- DePalma‘s mugshot
- Born: Gregory J. DePalma April 24, 1932
- Died: November 18, 2009 (aged 77) Butner, North Carolina, U.S.

= Gregory DePalma =

American mobster (1932–2009)

Gregory J. DePalma (April 24, 1932 – November 18, 2009) was an American mobster who became a caporegime in the Gambino crime family. He became notorious as the person responsible for introducing and allowing "Jack Falcone" who in actuality was Joaquín "Jack" García an undercover Federal Bureau of Investigation (FBI) agent in his crew.

==Celebrity life==
In the 1970s, DePalma became friends with numerous celebrities after he built the Westchester Premiere Theatre in Tarrytown, New York. These friends included singers Liza Minnelli and Dean Martin, and baseball player Willie Mays, with whom DePalma frequently played golf. However, DePalma's most prestigious friend was singer Frank Sinatra. In 1976, DePalma appeared in a famous group picture at the Theatre with Sinatra, then Gambino boss Carlo Gambino, future boss Paul Castellano, other Gambino mobsters, and L.A. acting mob boss Jimmy Fratianno. As soon as the theatre opened, DePalma and other mobsters started looting its cash and other assets. In 1977, DePalma became a made man in the Gambino crime family.

On June 6, 1978, DePalma was indicted on state charges regarding the theatre's financial collapse. However, the first trial ended in a hung jury. Later in 1979, before the second trial, DePalma pleaded guilty to bankruptcy fraud; one piece of evidence that helped the prosecution case was the picture with Sinatra. DePalma was sentenced to four years in prison. In the 1990s, DePalma was named a caporegime (captain). According to the FBI, he also visited imprisoned boss John Gotti while Gotti was incarcerated in 2001.

==Scores conviction==
In January 1999, both DePalma and son Craig pleaded guilty to racketeering charges. The charges were based on the Gambino takeover and extortion of Scores, a famous strip club in Manhattan. As with the Westchester Theatre, the Gambino plan was to drain the cash from Scores and then get out. On June 13, 1999, a federal judge sentenced DePalma to 70 months in federal prison, a light sentence due to DePalma's claims of poor health. The sentencing took place in DePalma's hospital room at Westchester Medical Center in Valhalla, New York. Later that day, the same judge sentenced Craig in court to 87 months in federal prison. In 2002, while still in prison, Craig attempted to hang himself and was left in a persistent vegetative state. He died in December 2010.

==Jack Falcone==
In 2003, a new mob associate, Jack Falcone (FBI special agent Joaquín García), got close to DePalma. Over the next year, Falcone provided DePalma with a steady stream of excellent quality stolen goods. By August 2004, García claims DePalma considered nominating him for induction into the Gambino family. DePalma did not realize that Falcone was actually Joaquín "Jack" García, and the FBI was providing the goods. For two years, García listened in (wearing a recording device) on conversations DePalma had with many mobsters in the Gambino family.
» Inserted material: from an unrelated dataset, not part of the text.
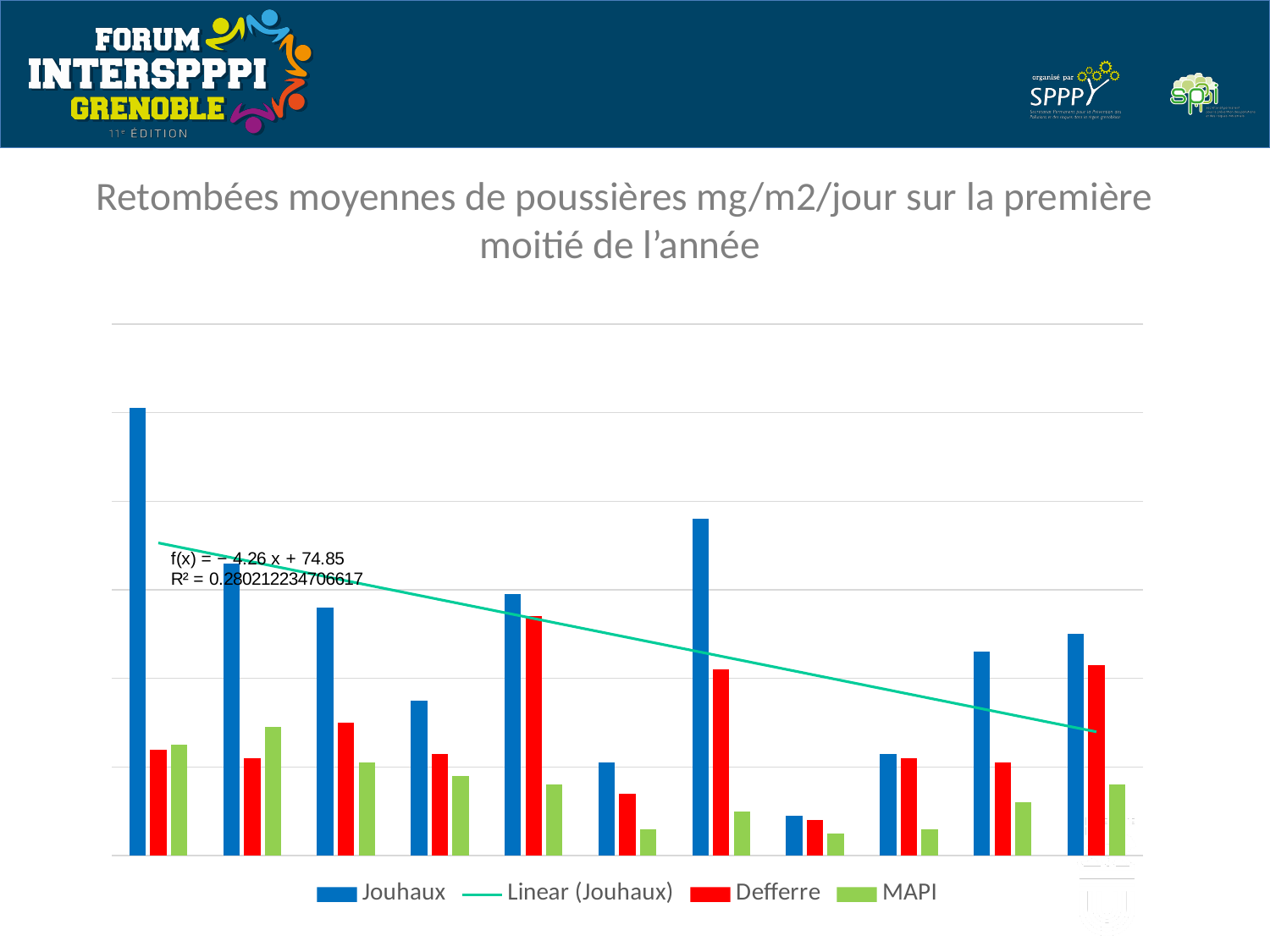
What R² value is printed for the linear trendline? 0.280212234706617 What kind of chart is shown on the slide? bar chart In the leftmost group of bars, which series has the tallest bar? Jouhaux What is the title of the chart? Retombées moyennes de poussières mg/m2/jour sur la première moitié de l'année In the leftmost group of bars, is the Jouhaux bar or the Defferre bar taller? Jouhaux Which series has the tallest bar anywhere on the chart? Jouhaux In the rightmost group of bars, is the Defferre bar or the MAPI bar taller? Defferre What is the equation of the linear trendline shown on the chart? f(x) = − 4.26 x + 74.85 How many groups of bars are plotted along the x axis? 11 Which series is drawn in red? Defferre How many entries does the chart legend list? 4 Does the linear trendline for Jouhaux rise or fall from left to right? fall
On February 21, 2005, DePalma, García, and another mobster Robert Vaccaro were meeting with Peter "Petey Chops" Vicini in the housewares section of a Bloomingdales department store in Westchester County. When Vicini failed to show them proper respect, Vaccaro grabbed a solid crystal candle holder and began beating him on the head. García convinced Vaccaro to stop beating Vicini and leave Bloomingdale's.

==Prison==
On March 9, 2005, Garcia's undercover assignment ended as FBI agents arrested DePalma and 32 other Gambino mobsters on racketeering charges. By May 2006, DePalma's health was again in decline. He had spent most of the past year in the hospital, had a cancerous lung removed, and had suffered a heart attack. DePalma was morbidly obese and taking 20 medications a day. However, the judge ruled that he was healthy enough to stand trial.

On November 18, 2009, DePalma died at age 77 in the Federal Medical Center in Butner, North Carolina.